═════ Source document
2. The method of claim 1 , wherein the device-internal environmental condition is a relative humidity internal to the processing device and the method further comprises:
determining a temperature internal to the processing device, the temperature and the relative humidity collectively satisfying the predefined criteria when the relative humidity exceeds a first threshold and the temperature exceeds a second threshold.
3. The method of claim 1 , wherein determining the device-internal environmental condition for the processing device further comprises determining a temperature internal to the processing device, wherein the temperature satisfies the predefined criteria when the temperature is below a lower bound of a predefined range of safe operational temperatures for the processing device.
4. The method of claim 1 , wherein the workload is non-critical.
5. The method of claim 1 , wherein the method further comprises:
comparing the device-internal environmental condition for the processing device to a corresponding ambient environmental condition for an environment external to the processing device;
initiating the workload responsive to determining that the device-internal environmental condition and the ambient environmental condition satisfy similarity criteria.
6. The method of claim 1 , further comprising:
determining, while the workload is executing, an ambient environmental condition external to the processing device; and
terminating the workload responsive to determining that the ambient environmental condition does not satisfy the predefined criteria indicative of the hardware safety risk.
7. The method of claim 1 , wherein the processing device is an idle device and the method further comprises:
identifying an active processing device for which the device-internal environmental condition is not indicative of the hardware safety risk; and
responsive to the identification, transferring the workload from the active processing device to the idle device.
══════════
═════ Information supplied
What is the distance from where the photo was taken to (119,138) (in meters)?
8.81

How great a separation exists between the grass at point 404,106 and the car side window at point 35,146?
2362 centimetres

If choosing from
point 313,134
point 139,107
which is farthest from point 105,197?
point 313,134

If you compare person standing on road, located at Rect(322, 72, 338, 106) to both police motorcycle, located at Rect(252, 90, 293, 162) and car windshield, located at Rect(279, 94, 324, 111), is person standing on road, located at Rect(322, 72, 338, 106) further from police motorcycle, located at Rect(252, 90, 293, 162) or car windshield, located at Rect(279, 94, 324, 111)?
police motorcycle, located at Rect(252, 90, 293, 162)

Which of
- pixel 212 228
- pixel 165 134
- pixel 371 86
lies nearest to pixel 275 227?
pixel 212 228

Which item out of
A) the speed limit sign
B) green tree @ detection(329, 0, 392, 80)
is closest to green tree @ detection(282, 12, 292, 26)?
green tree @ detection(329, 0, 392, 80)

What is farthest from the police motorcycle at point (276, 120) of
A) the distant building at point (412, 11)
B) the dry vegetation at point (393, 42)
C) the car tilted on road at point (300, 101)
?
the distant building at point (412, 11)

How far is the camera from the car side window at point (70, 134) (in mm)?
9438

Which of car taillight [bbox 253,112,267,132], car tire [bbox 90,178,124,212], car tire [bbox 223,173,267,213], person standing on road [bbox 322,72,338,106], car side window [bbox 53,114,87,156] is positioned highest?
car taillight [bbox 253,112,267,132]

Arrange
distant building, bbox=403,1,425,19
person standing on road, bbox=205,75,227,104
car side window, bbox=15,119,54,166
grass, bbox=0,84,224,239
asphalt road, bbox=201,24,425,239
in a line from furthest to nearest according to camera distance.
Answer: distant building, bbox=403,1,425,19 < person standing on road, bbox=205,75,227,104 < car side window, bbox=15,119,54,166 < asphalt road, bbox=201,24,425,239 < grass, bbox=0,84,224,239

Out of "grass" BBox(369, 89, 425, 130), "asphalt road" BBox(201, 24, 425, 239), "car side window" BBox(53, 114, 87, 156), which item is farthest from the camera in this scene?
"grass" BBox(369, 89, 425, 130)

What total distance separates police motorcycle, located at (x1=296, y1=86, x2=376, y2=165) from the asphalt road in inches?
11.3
══════════
▶ **Set problem 1**:
Output the passage in the patent claims above from "3. The method" up to and including "the processing device.".
▶ **Set problem 2**:
List the number of every claim that appears in the patent claims above.

▶ **Right answer 1**:
3. The method of claim 1 , wherein determining the device-internal environmental condition for the processing device further comprises determining a temperature internal to the processing device, wherein the temperature satisfies the predefined criteria when the temperature is below a lower bound of a predefined range of safe operational temperatures for the processing device.

▶ **Right answer 2**:
2, 3, 4, 5, 6, 7